Jed Foronda, Excavation #17, magazine, painted wood panel, 2010
There's nothing new here for him, just subtle variations on a technique he has already perfected. Foronda uses inherently colorful magazines like Artforum and Playboy, which help guarantee that each layer that is excavated will have lots of colors on them. But it might be interesting to use the same technique on a magazine of book where all the pages are white with black type. As it is, the works are all about the relationship with a colorful, irregular hole with the white, straight edge of the board. The sculptural aspect of it is important, but maybe not as important as the colors. But magazines fade, so these pieces will undoubtedly change over time. And in some ways, we might be at the beginning of the twilight of the printed magazine. How much longer will Playboy and Artforum survive as paper magazines?
The next room is the biggest. Poissant Gallery calls it the South Gallery. This is where they put the drawings and wood carvings of kayaking enthusiast Jason Makepeace. Makepeace is a highly skilled woodcarver who has show work at Poissant Gallery before, including some highly unexpected wooden sculptures of slinkies. This time around, he's carving scale model kayaks, but leaving the job partly undone.
Jason Makepeace, Half Kayak, hackberry log and paint, 2010
Jason Makepeace, Embedded Kayak, ash log and paint, 2010
I guess these pieces relate the modern kayak (or canoe), which is a high-tech manufactured leisure object which could only be produced by a highly advanced economy, to the origins of this mode of transportation--the dugout canoe, which is surely one of the earliest vehicles made by humans. There is also a cool contrast between natural and crafted here (it makes me think of Al Khazneh of Petra), and the small size of the kayaks calls forth images of toy boats, scale models that little boys love (I know I did). They are beautiful pieces.
Michael King, Night Clock, oil, wax and enamel on metal plates laminated onto MDF, 2010
Michael King did a pair of pieces, Night Clock and Day Clock. The combination of materials seems unusually complex given the minimalism of the pieces. But these aren't strictly flat-flat colored rectangles. It's hard to see from my photos, but there is a grid of each of the rectangular elements, and subtle variations in color. Think of Ad Reinhardt, another artist whose nearly monochrome paintings don't photograph well.
Michael King, Day Clock, oil, wax and enamel on metal plates laminated onto MDF, 2010
What I can't figure out is why these two pieces are "clocks." But whatever, I like them--they look great.
Lee Littlefield, Big Mouth Tattoo, wood-vines and enamel, 2010
I love seeing Lee Littlefield's work, especially on the side of the road driving around Houston. This one is a little unnerving. It looks like one of those worms or fish that is all teeth and mouth--horrible alien eating machines. Contrast that image with the sunny colors. Nice yet creepy piece.

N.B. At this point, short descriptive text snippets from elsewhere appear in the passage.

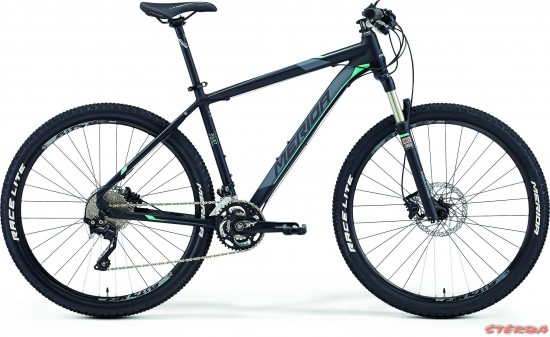 Merida Big.Seven XT-edition-Juliet 2015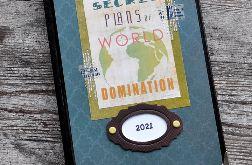 Kalendarz książkowy A5 układ dzienny 2021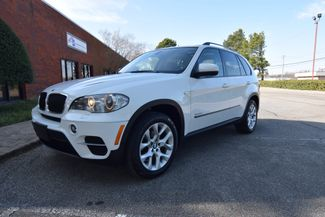 2011 BMW X5 xDrive35i Premium 35i in Memphis Tennessee, 38128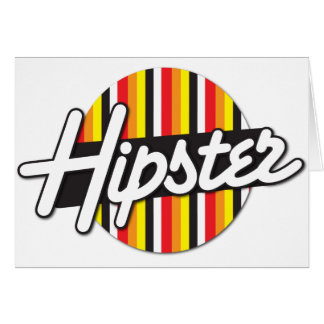 Hipster Rockabilly design Card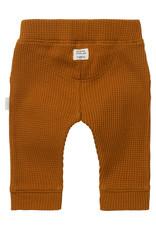 Noppies U Slim Fit Pants Sandown, Roasted Pecan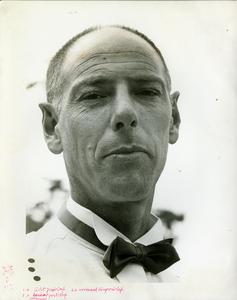 Paul Penninkhof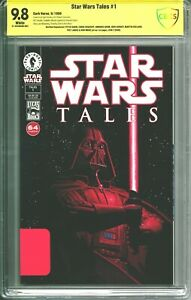 Star Wars Tales #1 CBCS 9.8 (1999) Signed by 7 of the Dark Horse team - RARE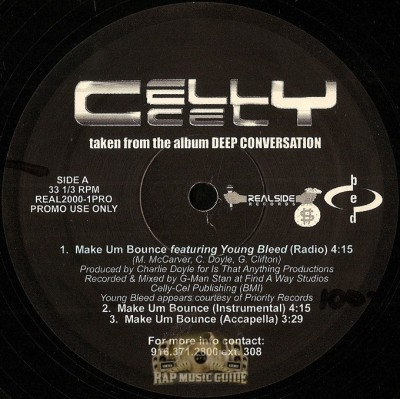 Celly Cel - Make Um Bounce / The Game Ain't Blind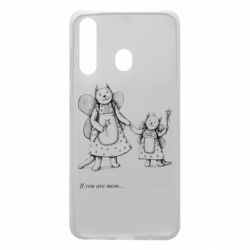 Чехол для Samsung A60 If you are mom text
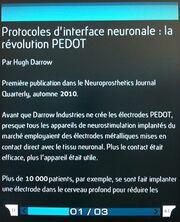 Protocoles d'interface neuronale la révolution PEDOT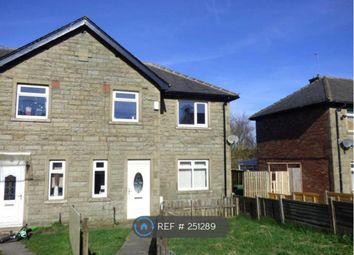 Thumbnail 3 bed semi-detached house to rent in Pennine Road, Bacup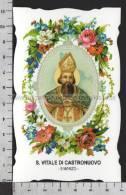 XsaCal69 S. San VITALE DI CASTRONUOVO RAPOLLA TORRI Santino Holy Card - Religion & Esotericism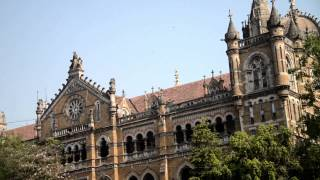 Mumbai Bombay India Chhatrapati Shivaji Victoria Terminus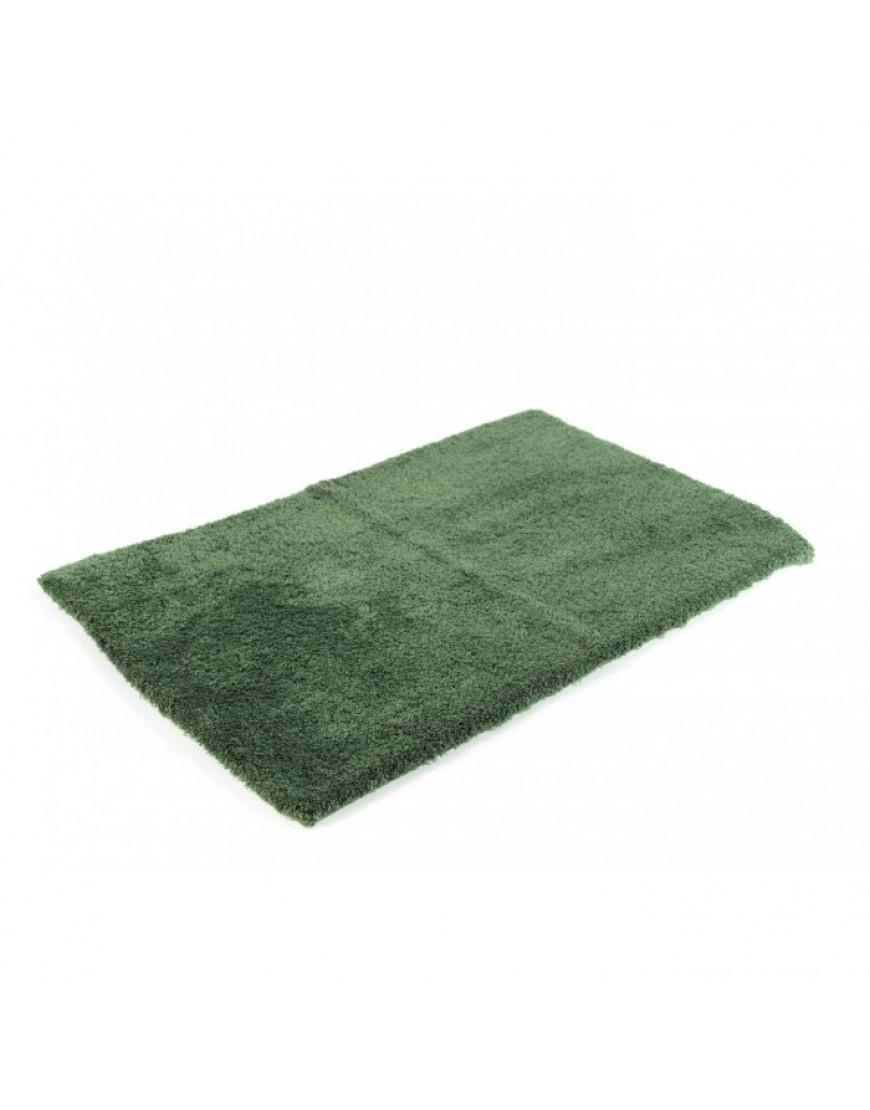 دعاسة أرضية فرو أخضر 53×86 سم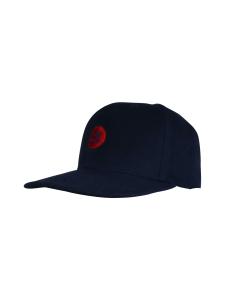 INTO Scandinavian Clothing - Youth original cap | Stockmann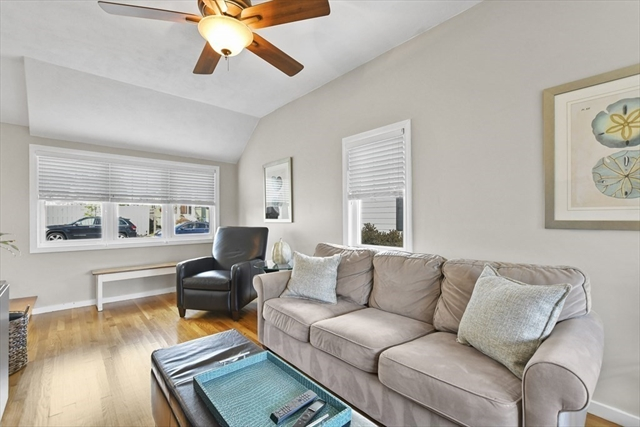 36 Bloomfield Street Quincy MA 02170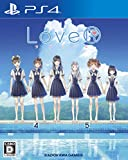 「LoveR - PS4」のサムネイル画像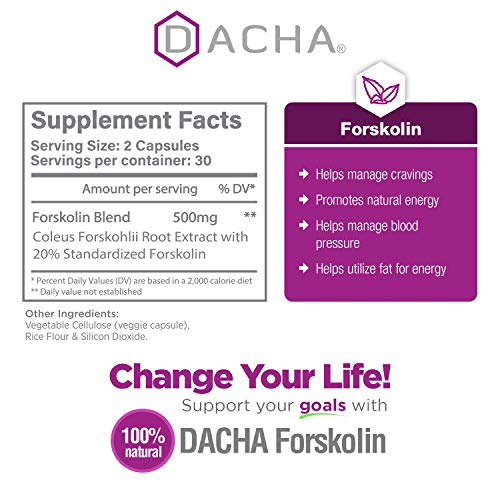 DACHA Forskolin Max Strength LivePure - 500mg Coleus Extract for Weight Loss, Keto Diet Pills That Work Fast for Women & Men, Maximum Slim Look, Lose Weight Fast for Women, Rapid Tone, Luna Trim, MD
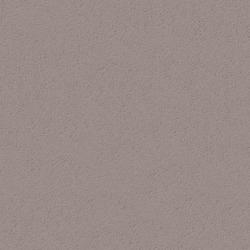 mtex_49509, Finery, Rough plaster, Architektur, CAD, Textur, Tiles, kostenlos, free, Finery, Sto AG Schweiz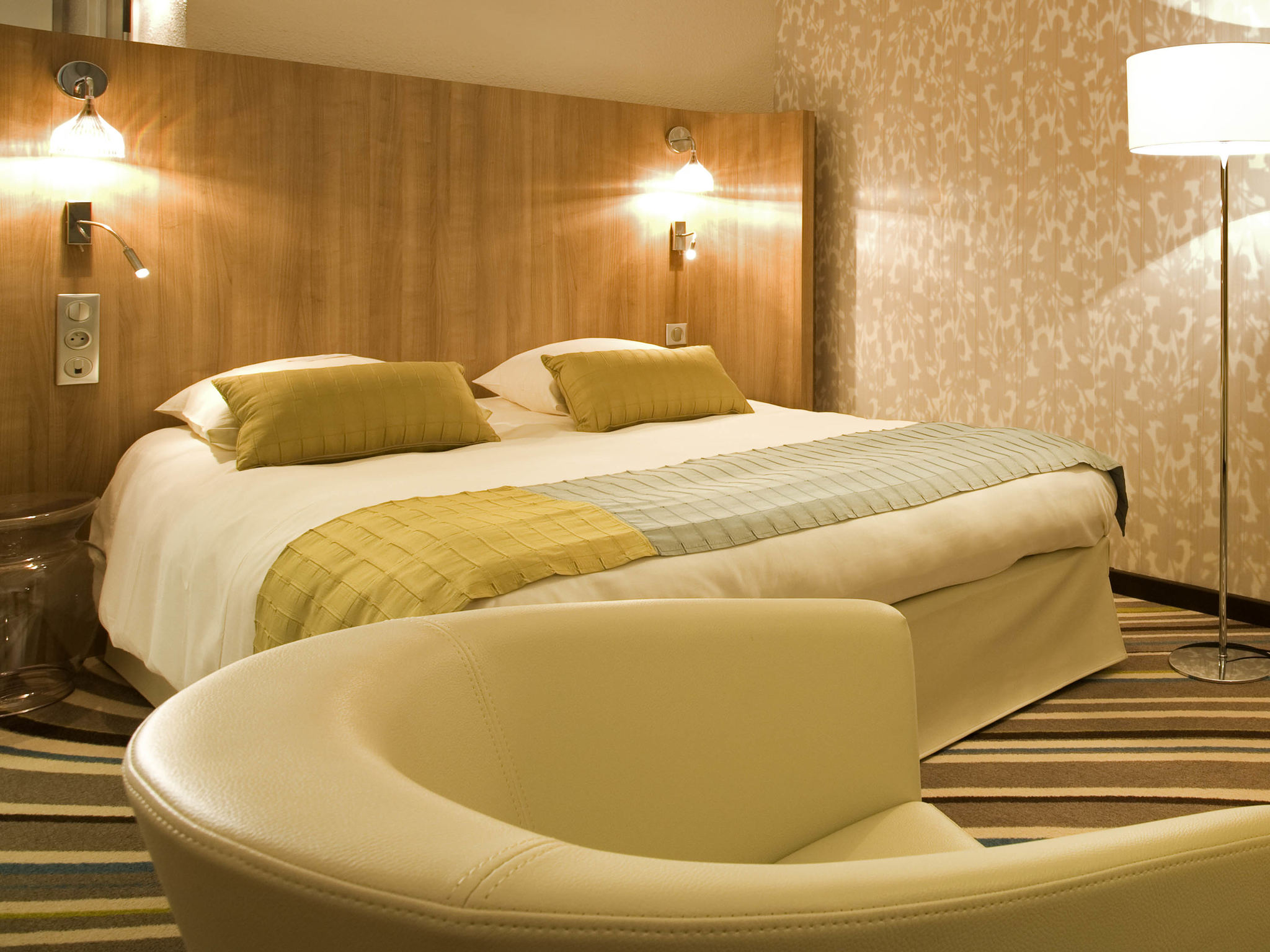 Hotel – Hotel Mercure Angers Centro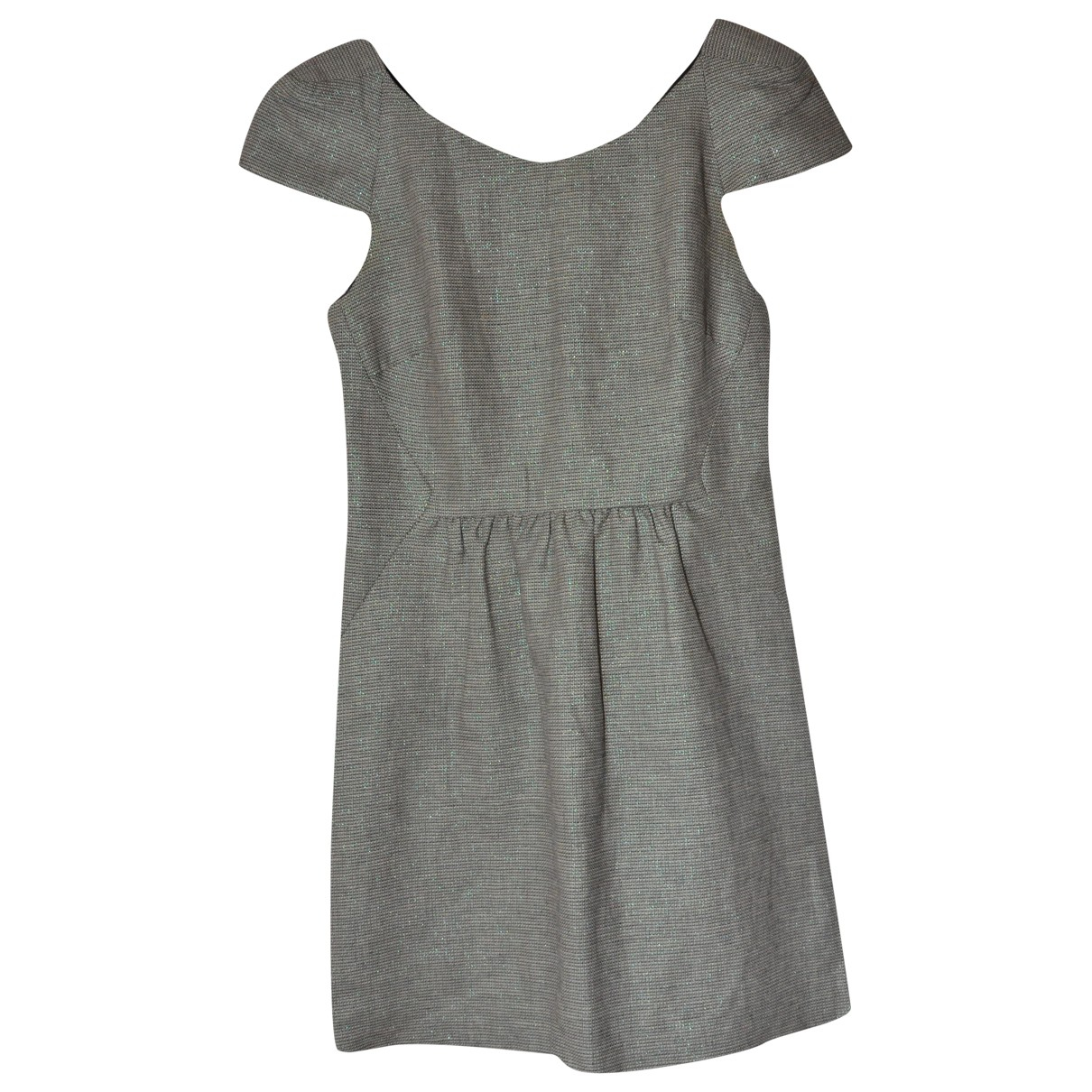 Ba&sh N Green Linen dress for Women 0 0-5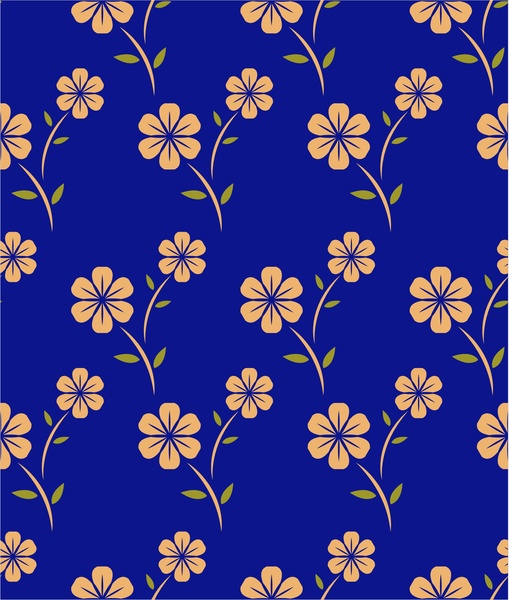 flower pattern design with repeating style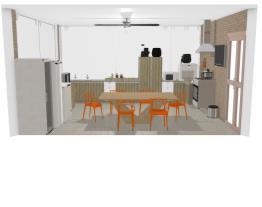 nossa  cozinha de trabalho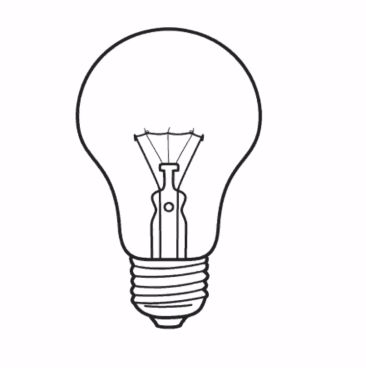Lightbulb Drawing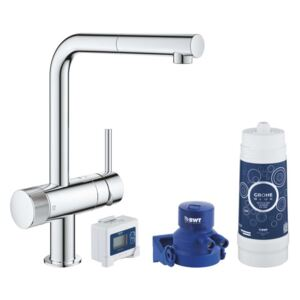 GROHE BLUE PURE MINTA ALAPCSOMAG (30382000)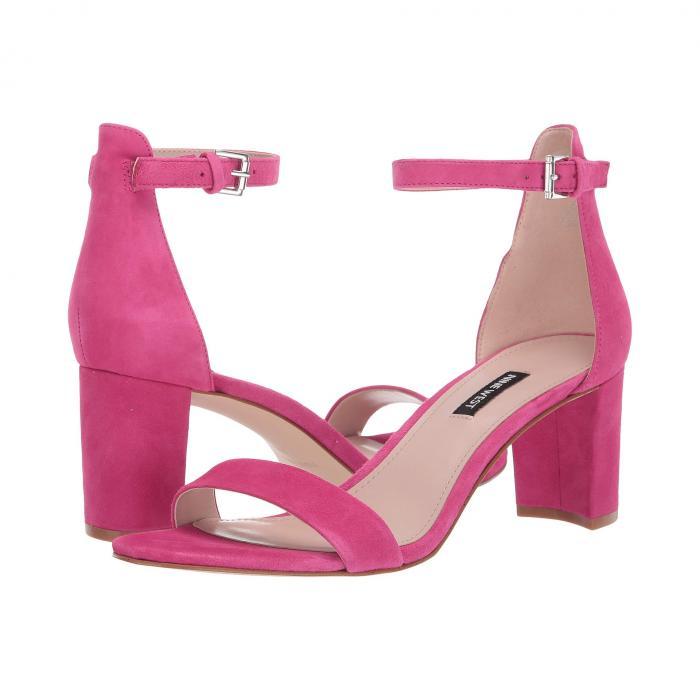 NINE WEST レディース 【 Pruce Block Heel Sandal 】 Bright Fuchsia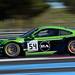 Dinamic Motorsport Porsche 911 GT3 R by y7photography_2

Devon Moore, Drift, industrial dye and acrylic lacquer on steel, 2008
I like this one by Devon Moore because of the way it looked like pitted, corroded industrial metal. But I was uneasy looking at it. It's the kind of piece one can easily see decorating the lobby of an office building. Artistic empty calories. A piece like this is nice to look at, beautiful even. But I am suspicious of its beauty. And I feel attracted to a piece like this, I understand the mistrust of beauty that many critics and artists express. But at the same time, I want to be receptive to beauty. And this piece, with its evocations simultaneously of corrosion and star fields, is indeed beautiful.